Material to process:
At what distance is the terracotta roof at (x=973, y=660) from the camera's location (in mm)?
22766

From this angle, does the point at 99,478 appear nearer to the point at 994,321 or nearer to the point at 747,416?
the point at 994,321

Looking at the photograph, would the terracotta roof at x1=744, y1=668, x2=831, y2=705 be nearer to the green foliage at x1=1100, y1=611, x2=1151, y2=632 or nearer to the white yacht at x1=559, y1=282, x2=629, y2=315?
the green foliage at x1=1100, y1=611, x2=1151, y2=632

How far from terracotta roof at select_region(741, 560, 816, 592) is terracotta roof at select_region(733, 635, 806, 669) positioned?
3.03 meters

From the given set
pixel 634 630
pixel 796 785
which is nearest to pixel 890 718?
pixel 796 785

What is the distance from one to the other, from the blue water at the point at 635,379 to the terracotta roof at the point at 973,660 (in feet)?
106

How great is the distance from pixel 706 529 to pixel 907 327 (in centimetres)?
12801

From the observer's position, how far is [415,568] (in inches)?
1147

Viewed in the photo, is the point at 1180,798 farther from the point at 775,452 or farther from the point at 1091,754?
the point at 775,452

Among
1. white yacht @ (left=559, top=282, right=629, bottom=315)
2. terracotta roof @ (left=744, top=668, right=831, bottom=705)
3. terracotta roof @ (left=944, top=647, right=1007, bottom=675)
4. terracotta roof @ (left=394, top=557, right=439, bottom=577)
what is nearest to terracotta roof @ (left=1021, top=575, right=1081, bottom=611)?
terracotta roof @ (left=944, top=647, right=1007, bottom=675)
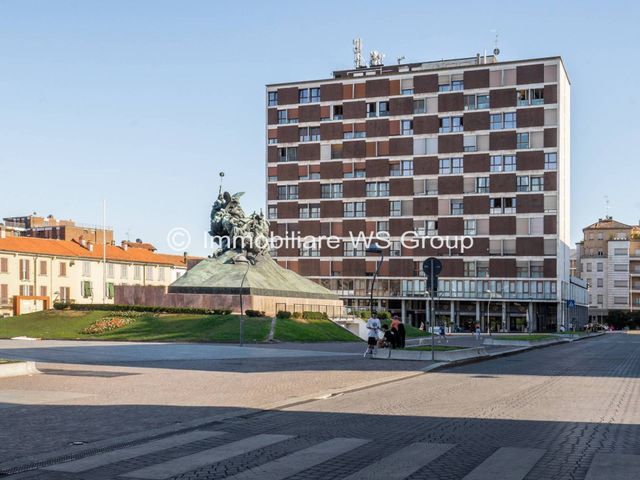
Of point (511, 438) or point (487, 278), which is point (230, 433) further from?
point (487, 278)

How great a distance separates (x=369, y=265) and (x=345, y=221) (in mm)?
6127

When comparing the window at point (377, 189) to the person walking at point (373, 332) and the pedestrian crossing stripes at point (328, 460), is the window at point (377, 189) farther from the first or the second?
the pedestrian crossing stripes at point (328, 460)

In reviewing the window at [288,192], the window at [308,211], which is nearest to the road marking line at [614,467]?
the window at [308,211]

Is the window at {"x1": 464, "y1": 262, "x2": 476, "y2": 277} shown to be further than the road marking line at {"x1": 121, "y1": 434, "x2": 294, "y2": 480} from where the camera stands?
Yes

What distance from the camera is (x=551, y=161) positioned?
3511 inches

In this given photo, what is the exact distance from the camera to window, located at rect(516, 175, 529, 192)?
297ft

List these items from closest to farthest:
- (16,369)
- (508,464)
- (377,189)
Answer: (508,464) < (16,369) < (377,189)

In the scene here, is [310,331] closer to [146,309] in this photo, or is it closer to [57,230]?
[146,309]

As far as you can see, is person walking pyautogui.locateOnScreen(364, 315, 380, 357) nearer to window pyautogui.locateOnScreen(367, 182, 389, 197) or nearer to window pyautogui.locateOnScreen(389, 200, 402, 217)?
window pyautogui.locateOnScreen(389, 200, 402, 217)

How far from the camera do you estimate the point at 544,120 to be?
293 feet

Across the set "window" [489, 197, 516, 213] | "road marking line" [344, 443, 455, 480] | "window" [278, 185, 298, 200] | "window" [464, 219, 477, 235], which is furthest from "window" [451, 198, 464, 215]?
"road marking line" [344, 443, 455, 480]

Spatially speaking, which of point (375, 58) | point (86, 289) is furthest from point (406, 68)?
point (86, 289)

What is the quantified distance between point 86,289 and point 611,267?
95.9 meters

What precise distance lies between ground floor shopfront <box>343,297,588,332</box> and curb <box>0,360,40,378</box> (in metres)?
70.9
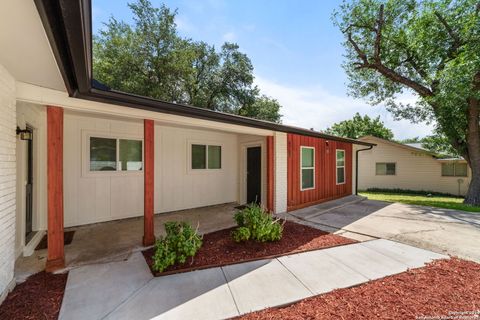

Prompt: Count the lines in the rows above that contain the string "road", treating uppercase and lowercase as different. Give only the number.

Task solution: 4